Innovation will be stifled right across the clean energy sector if the Australian Parliament supports legislation to remove future grant funding available from the Australian Renewable Energy Agency (ARENA), according to a briefing paper released today by the Clean Energy Council (CEC).
CEC chief executive Kane Thornton said the organisation had funded hundreds of projects that would not otherwise have gone ahead, bridging major knowledge gaps across the renewable energy industry, reducing technology costs and supporting home-grown Australian research and development activities.
“Legislation to be introduced to Parliament this week includes a $1 billion cut to ARENA’s grants funding, and puts everything that it has achieved at risk,” Mr Thornton said.
“While we understand the government is looking for savings, slashing grant funding for renewable energy massively undermines the industry’s efforts to meet our national emissions reduction targets, as well as the 2020 Renewable Energy Target (RET) and beyond.
The CEC paper The impact of defunding ARENA: Plunging into the clean energy valley of death said ARENA is helping to overcome the capital-intensive and lengthy process of developing exciting new energy technologies. Every energy technology ever developed – including coal, gas, hydro and nuclear – has benefited from a substantial government funding commitment, it says.
Mr Thornton said ARENA’s use of capital grant funding had a strong track record of success, and was able to deliver results that would not have been possible using debt or equity – the tools available to the Clean Energy Finance Corporation and the government’s Clean Energy Innovation Fund.
“The cost reductions we have seen already in Australia, in large-scale solar for example, have been remarkable. Every dollar spent by ARENA has helped to leverage private sector finance, and will deliver greater value for the energy sector in years to come,” he said.
“The renewable energy industry urges the major parties to retain ARENA’s future funding as a crucial investment in our energy future.”

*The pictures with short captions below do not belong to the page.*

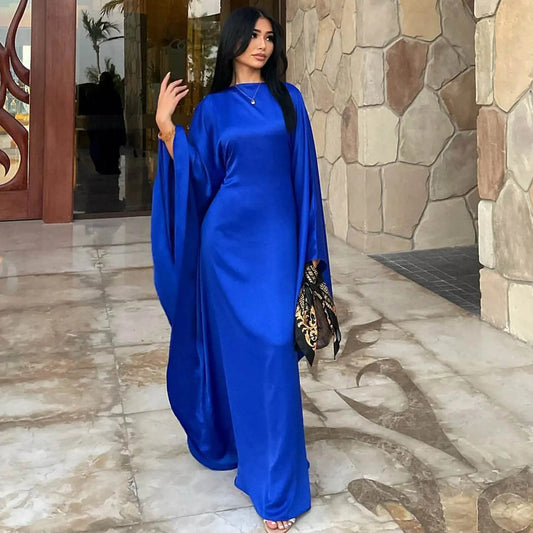 Silky Kaftan Abaya Dress for EID silky-kaftan-abaya-dress-for-eid-2297936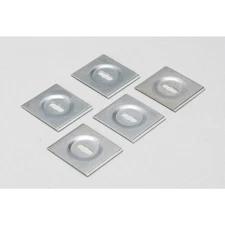 CABLOFIL CE40EZ Washer,Square Splice,Electro Zinc,PK25 4JWT4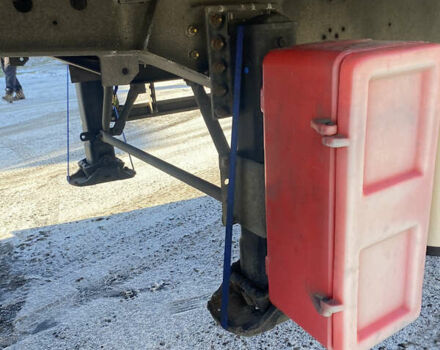 Серый Самро СТ, объемом двигателя 0 л и пробегом 300 тыс. км за 14500 $, фото 5 на Automoto.ua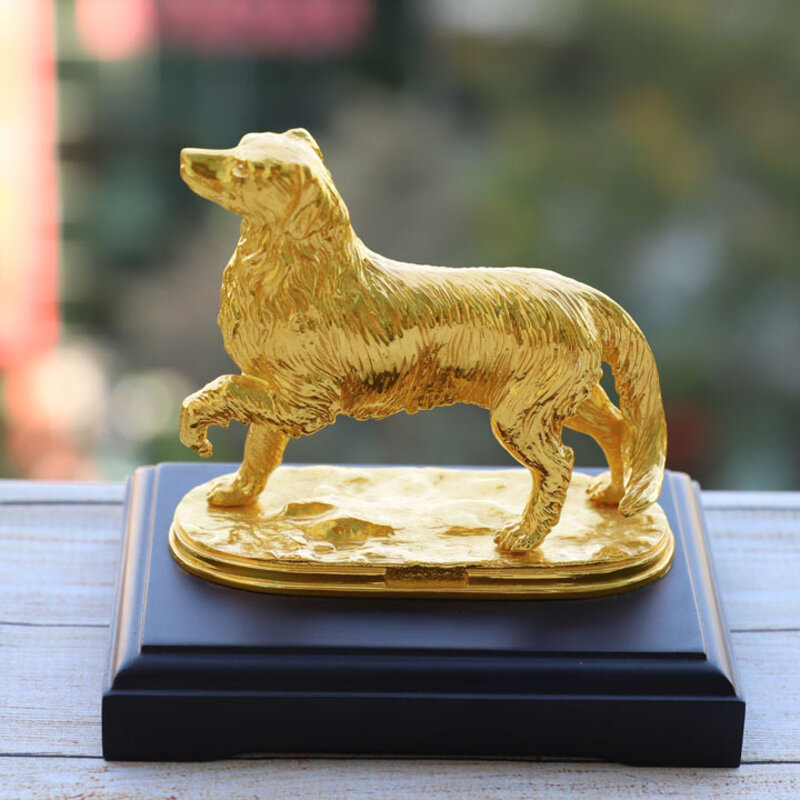 tượng linh khuyển phong thủy 1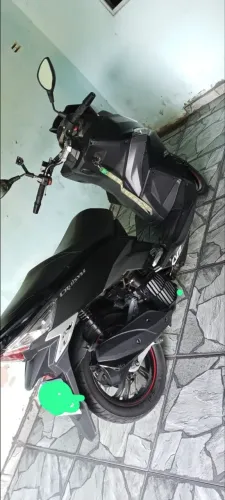 Vendo Dafra cruisym 150 2022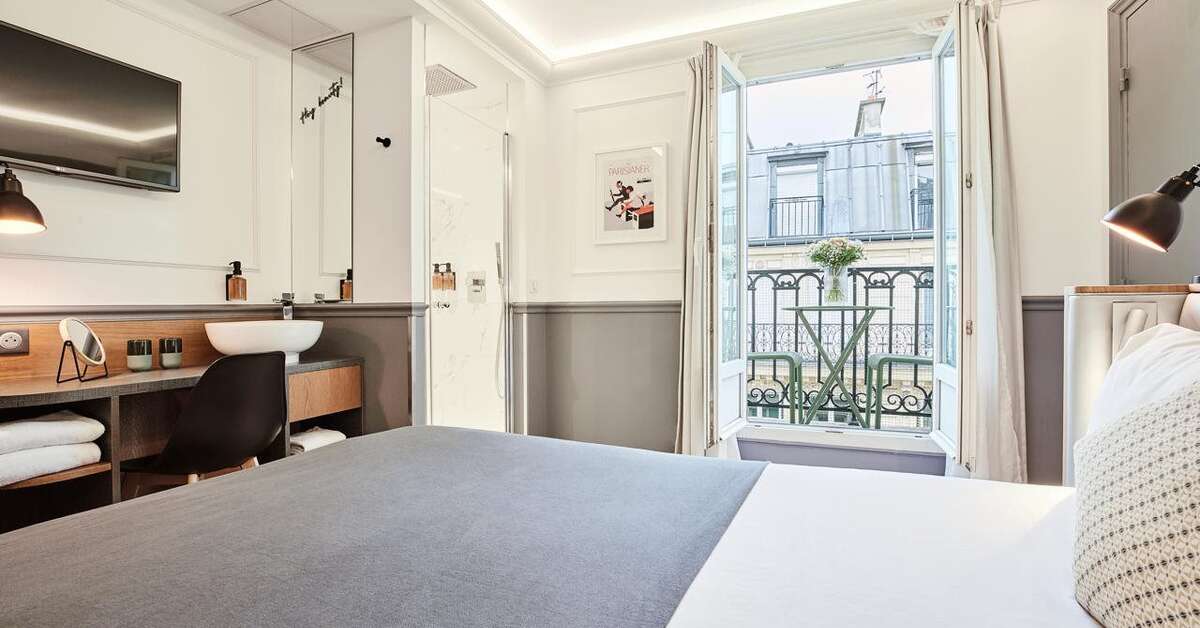 Een foto van Hotel Petit Lafayette
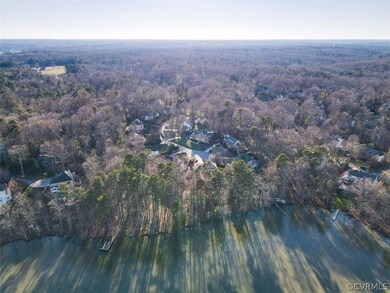 Enjoy seasonal views of the Swift Creek Reservoir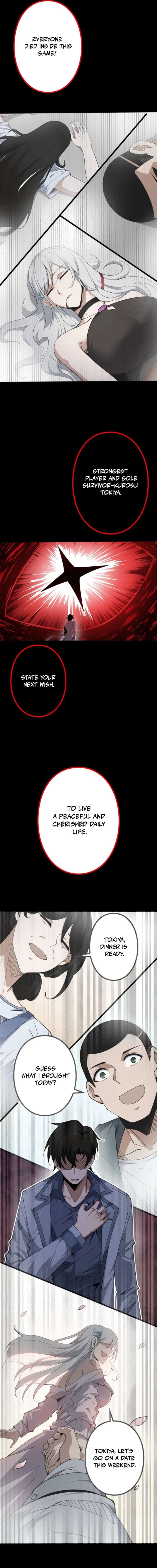 The Surviving Player: Unrivaled in the Second Death Game Chapter 1 87 05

A summary of the impacts of cutting ARENA’s funding includes:
- The cost reductions seen in exciting near-commercial technologies will stall as the capital grant funding necessary to cross the so-called “valley of death” disappears. Major technology and project developers will leave Australia and these opportunities will be lost.
- Investment in Australia’s first-class renewable energy R&D could wither and die. Innovation in all its forms benefits the national interest and positions Australia for future prosperity in a rapidly changing global economy.
- It will be more challenging and/or more expensive to meet more ambitious renewable energy targets in the future, and Australia’s ability to deliver our Paris climate change commitments will be undermined.
- The level of investment (domestic and foreign) in early-stage clean energy R&D and demonstration projects will fall away as private sector investors take their capital and intellectual property elsewhere.
- International investors in Australia’s renewable energy sector will again be rattled by a perception that Australian policy support for clean energy is uncertain or diminished.
- The local supply chain, manufacturing sectors and skills base developed by ARENA-supported projects in recent years will stall and be lost to Australia. These will be very difficult and expensive to redevelop in the future.
- The challenges in integrating renewable energy into Australia’s traditional energy system would largely remain, slowing the transition to a smarter and cleaner 21st century energy system.
- Australia would miss the opportunity to adopt a diverse set of renewable energy technologies and solutions in the future, and instead remain reliant primarily on the current suite of technologies available.